## Start Excerpt to read

Em 31/01/2014 07:44, Udo Lenz escreveu:

Running the coil as you do, i.e. the driving frequency close to the secondary resonance, probably is the most effective way of transferring energy from the
bridge through the primary into the secondary.
I can see this operating the system with an incandescent lamp in series with the power line (that I use in limited-power first tests to avoid disasters). Varying the driver frequency I get longer streamers and less light in the lamp with the
same adjustment.
Capacitive arc loading will lower the secondary fres, though, and move it away from the driving frequency. That causes a more inefficient power transfer to the secondary. Inefficent in the sense, that more primary current is needed to transfer the same
amount of power. The secondary will then draw less power from the primary
so that more power is fed into the primary tank than going out of it. This will cause
the primary current to rise.
Agree.

Most DRSSTCs aren't run this way. Usually the primary tank is tuned quite a bit lower than the secondary and since they often use zero current switching on the primary,
the running frequency will be about primary fres.
Between the resonances there is a zero-current switching point too, that would be the frequency for zcs even with heavy load, were not for the capacitive loading. So far I am insisting on no feedback, operating the system with waveforms similar to a regular Tesla coil, starting with a rise without much loading that the tuning used makes as fast as possible, and then keeping the burst at the same frequency. This would be the ideal, were not for the extra capacitive loading of streamers.
I want to see by how much they detune the system.
Since the runnig frequency is much less than the secondary fres, primary current will rise for some time almost without beats until the arc breaks out. This will then lower secondary fres, which moves its frequency closer to the running frequency. The power transfer to the secondary will be enhanced, which will grow the arc and in turn lower secondary fres more. Basically this is positive feedback loop leading to a rapid discharge of primary energy into the secondary and then to the arc. During this surge the power delivered to the arc can be
much larger than the power the bridge supplies.

## End Excerpt to read
## Start Records

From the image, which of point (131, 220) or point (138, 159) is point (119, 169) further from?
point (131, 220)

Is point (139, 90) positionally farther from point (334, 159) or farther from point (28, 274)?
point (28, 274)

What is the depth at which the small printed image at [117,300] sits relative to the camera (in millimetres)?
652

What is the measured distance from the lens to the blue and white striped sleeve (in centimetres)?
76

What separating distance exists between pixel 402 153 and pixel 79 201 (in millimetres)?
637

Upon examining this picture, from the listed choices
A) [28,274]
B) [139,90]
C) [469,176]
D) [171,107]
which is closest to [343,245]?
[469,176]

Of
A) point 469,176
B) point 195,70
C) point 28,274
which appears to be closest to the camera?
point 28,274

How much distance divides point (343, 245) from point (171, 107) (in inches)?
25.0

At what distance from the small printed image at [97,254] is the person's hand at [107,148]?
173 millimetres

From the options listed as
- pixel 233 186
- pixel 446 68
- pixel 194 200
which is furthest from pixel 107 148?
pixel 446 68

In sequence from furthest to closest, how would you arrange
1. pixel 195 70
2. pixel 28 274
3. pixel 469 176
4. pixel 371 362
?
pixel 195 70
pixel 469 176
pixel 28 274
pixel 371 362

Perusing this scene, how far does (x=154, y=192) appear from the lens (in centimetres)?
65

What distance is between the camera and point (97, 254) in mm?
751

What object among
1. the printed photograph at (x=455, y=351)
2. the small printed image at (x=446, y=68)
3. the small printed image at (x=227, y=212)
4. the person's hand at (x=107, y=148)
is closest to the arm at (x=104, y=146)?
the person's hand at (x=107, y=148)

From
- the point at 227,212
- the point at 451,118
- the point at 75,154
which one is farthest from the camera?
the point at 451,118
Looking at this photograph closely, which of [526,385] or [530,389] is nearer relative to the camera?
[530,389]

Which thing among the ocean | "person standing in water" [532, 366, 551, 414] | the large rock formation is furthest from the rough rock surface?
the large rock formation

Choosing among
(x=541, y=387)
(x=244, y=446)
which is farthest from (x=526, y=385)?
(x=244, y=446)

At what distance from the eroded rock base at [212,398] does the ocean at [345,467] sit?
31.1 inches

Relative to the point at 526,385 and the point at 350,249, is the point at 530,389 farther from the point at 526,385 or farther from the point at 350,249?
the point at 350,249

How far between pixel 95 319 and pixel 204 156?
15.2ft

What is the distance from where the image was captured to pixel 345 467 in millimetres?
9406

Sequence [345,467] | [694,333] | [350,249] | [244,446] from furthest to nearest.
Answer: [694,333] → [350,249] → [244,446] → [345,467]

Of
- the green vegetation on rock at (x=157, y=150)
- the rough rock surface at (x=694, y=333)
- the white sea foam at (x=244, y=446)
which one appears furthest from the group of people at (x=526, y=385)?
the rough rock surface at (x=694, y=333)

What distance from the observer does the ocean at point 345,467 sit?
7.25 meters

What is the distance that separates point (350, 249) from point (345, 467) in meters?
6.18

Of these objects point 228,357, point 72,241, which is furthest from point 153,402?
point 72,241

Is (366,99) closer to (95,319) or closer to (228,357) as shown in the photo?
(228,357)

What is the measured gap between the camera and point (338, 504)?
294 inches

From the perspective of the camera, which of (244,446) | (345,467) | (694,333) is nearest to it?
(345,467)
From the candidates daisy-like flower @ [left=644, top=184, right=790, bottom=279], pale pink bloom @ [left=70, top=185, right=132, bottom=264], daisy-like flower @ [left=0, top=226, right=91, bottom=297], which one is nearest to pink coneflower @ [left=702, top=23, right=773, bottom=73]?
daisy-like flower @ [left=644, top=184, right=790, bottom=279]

## End Records

Task requirements
1. Reproduce the stretch of the Tesla coil excerpt from "Running the coil" through "current to rise.".
2. In the Tesla coil excerpt, what does the writer place in series with the power line during limited-power first tests?
The lines are separate material, unrelated to the Tesla coil excerpt.

Results for each task
1.
Running the coil as you do, i.e. the driving frequency close to the secondary resonance, probably is the most effective way of transferring energy from the
bridge through the primary into the secondary.
I can see this operating the system with an incandescent lamp in series with the power line (that I use in limited-power first tests to avoid disasters). Varying the driver frequency I get longer streamers and less light in the lamp with the
same adjustment.
Capacitive arc loading will lower the secondary fres, though, and move it away from the driving frequency. That causes a more inefficient power transfer to the secondary. Inefficent in the sense, that more primary current is needed to transfer the same
amount of power. The secondary will then draw less power from the primary
so that more power is fed into the primary tank than going out of it. This will cause
the primary current to rise.

2. An incandescent lamp.